Like all the most important places in Roman Italy, perhaps even more so, Capua was also a city of slaves. They arrived both from the capital, and, undoubtedly (again through Puteoli), from Delos, the most important slave market in the Mediterranean, where, it was said, up to ten thousand prisoners might be sold in a single day. It is difficult to give an accurate figure for Capua itself and the area immediately around it – there was no census of slaves, because they were not part of the community, they were excluded from civil society. But in the years of our story it must have run into many thousands: probably not less than a third of the whole population …

And although Schiavone reserves his sharpest thinking, fittingly enough, for the subject of slavery in the ancient world, he's very skilled at filling readers in on all aspects of the ancient Roman world – and the outsized characters like Crassus and Pompey who were eventually tasked with the responsibility of bringing the Spartacus rebellion to a speedy end. The books end notes are full of Cicero, Sallust, and Plutarch, all expertly sifted and marshalled.But even so, the book – all such books – obviously is about the legend of Spartacus. How can it be otherwise? Slave rebellions were depressingly common in the Roman Republic (indeed, Theresa Urbainczyck wrote an excellent 2008 book on the subject, which you should on no account allow yourself to miss), and we have very little actual hard data about this one – clearly an unsatisfactory state of affairs for a writer as imaginative and passionate as Schiavone. He can't bring himself to resist painting characters where we barely have caricatures. “Spartacus unquestionably had a charismatic power,” he tells us, “by virtue of culture, military and perhaps even oratorical talents, and capacity of vision – superior to that of the others, which would have given him an indubitable preeminence.” And if that weren't thick enough, Schiavone occasionally expounds on what he calls “the political-pedagogical aspect of Spartacus's conduct”:

He did not simply want to raise an army to fight Rome and to leave a swathe of destruction in his wake. He wanted to give his troops instruction in a severe and rigorous discipline capable, in his judgment, not only of binding them together more effectively and honing their combat spirit, but also of sending a political signal.

**Dataset:**

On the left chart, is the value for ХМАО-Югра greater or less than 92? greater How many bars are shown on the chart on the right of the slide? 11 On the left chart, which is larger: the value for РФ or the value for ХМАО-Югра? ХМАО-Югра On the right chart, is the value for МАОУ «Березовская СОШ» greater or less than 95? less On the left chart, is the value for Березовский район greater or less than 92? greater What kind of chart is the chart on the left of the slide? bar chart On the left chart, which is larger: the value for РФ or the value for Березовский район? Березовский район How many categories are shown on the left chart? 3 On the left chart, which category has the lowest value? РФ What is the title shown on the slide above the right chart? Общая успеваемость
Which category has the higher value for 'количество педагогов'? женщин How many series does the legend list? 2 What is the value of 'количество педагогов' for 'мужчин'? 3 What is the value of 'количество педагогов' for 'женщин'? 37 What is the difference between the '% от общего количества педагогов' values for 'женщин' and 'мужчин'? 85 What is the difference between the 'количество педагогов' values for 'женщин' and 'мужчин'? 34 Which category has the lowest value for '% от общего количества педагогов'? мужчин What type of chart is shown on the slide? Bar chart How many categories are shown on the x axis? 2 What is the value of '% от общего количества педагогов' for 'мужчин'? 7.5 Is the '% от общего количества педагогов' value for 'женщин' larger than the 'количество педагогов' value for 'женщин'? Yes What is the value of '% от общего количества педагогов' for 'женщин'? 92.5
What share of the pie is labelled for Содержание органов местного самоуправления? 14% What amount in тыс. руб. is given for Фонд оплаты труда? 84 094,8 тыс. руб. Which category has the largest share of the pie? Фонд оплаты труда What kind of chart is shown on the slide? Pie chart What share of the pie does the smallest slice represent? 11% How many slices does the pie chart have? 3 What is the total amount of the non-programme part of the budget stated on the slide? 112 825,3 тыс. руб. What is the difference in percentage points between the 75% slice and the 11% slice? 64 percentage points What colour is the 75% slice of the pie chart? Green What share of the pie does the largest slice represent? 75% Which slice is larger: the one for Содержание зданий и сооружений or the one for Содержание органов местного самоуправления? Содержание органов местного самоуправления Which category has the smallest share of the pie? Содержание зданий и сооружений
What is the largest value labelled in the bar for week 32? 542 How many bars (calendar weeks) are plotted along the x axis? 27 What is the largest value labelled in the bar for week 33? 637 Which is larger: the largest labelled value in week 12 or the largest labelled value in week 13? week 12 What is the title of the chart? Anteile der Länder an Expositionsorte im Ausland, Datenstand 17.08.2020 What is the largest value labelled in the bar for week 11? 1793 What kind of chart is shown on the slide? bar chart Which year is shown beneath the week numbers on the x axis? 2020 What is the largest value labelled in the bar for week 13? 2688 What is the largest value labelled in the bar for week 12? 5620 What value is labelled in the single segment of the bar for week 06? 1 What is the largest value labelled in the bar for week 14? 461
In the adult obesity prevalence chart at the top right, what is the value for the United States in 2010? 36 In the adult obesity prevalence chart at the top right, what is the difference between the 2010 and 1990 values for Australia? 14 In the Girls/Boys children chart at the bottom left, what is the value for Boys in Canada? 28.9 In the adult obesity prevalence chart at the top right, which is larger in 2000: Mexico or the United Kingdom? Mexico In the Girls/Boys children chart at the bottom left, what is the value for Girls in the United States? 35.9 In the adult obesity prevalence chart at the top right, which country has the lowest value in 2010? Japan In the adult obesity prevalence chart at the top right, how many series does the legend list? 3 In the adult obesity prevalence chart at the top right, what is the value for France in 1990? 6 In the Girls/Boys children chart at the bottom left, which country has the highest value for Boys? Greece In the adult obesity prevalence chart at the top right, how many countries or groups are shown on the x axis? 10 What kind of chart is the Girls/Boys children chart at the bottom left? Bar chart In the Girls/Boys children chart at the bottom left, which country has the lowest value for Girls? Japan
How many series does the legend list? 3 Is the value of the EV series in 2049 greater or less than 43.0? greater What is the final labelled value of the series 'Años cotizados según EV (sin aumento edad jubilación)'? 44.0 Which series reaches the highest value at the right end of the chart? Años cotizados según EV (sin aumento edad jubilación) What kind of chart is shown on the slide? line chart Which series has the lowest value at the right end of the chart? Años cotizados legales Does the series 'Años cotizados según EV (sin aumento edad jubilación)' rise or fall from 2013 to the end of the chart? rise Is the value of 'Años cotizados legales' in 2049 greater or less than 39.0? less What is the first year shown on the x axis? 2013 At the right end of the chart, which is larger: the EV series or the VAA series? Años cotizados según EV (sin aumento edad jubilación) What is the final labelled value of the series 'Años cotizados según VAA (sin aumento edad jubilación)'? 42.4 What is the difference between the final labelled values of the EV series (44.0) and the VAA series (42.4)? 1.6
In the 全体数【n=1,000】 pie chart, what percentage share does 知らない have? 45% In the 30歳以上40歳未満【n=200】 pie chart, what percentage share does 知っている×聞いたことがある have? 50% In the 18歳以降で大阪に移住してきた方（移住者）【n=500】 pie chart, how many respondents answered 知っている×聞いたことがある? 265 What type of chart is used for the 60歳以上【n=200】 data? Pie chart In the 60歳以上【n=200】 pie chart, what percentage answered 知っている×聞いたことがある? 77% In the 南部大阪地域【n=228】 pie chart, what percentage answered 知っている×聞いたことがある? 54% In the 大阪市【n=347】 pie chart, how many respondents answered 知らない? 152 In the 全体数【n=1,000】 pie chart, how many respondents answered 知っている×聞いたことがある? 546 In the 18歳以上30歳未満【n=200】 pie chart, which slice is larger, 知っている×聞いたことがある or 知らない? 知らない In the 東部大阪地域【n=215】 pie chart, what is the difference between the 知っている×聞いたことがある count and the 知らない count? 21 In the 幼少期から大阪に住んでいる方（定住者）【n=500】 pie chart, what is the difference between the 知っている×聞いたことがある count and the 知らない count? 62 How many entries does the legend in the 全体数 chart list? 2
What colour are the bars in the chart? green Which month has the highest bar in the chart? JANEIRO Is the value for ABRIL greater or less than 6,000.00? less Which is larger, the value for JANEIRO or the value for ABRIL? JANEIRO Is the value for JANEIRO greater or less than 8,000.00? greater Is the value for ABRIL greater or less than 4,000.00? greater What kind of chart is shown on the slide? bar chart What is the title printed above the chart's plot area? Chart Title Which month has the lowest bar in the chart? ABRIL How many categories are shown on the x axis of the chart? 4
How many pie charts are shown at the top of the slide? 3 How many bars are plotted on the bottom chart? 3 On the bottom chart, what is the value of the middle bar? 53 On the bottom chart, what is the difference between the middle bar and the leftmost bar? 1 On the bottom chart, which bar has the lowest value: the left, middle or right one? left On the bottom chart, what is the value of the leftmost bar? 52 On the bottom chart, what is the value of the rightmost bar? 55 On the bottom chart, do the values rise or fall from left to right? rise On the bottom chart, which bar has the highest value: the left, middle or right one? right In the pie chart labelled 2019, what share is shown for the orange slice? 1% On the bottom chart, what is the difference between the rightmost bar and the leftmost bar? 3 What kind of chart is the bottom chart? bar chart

**Problem description:**
Continue the review of Schiavone's book on Spartacus from after its final sentence.

**Response below:**
(This is once or twice linked with some disappointingly reductive hand-wringing about the poor old decrepit Roman Republic, tottering in place, just waiting for the first stiff breeze of dictatorship to come along and flatten it; we're told about “the virtual collapse of the republican form of government,” and how “hopelessly outsized” it was, an “ungovernable system” hamstrung by “its own opulence and the task of managing a suddenly worldwide power” … for all the world as though Marius, Sulla, and Julius Caesar hadn't broken any laws to get the dictatorial powers that really did destroy the Republic; Erich Gruen's The Last Generation of the Roman Republic isn't listed among Schiavone's sources or “Suggested Reading,” but it clearly should be)Needless to say, we can't know much about the charismatic power the Spartacus had, and we can know nothing at all about what, if any, political signals he wanted to send (beyond his mere survival, which may have ended up being the sharpest political signal of them all). But it hardly matters: what we do know has seldom been presented in so spry and enjoyable a monograph as this one. Readers should dispense with the novels and take up this book – no less gripping – instead.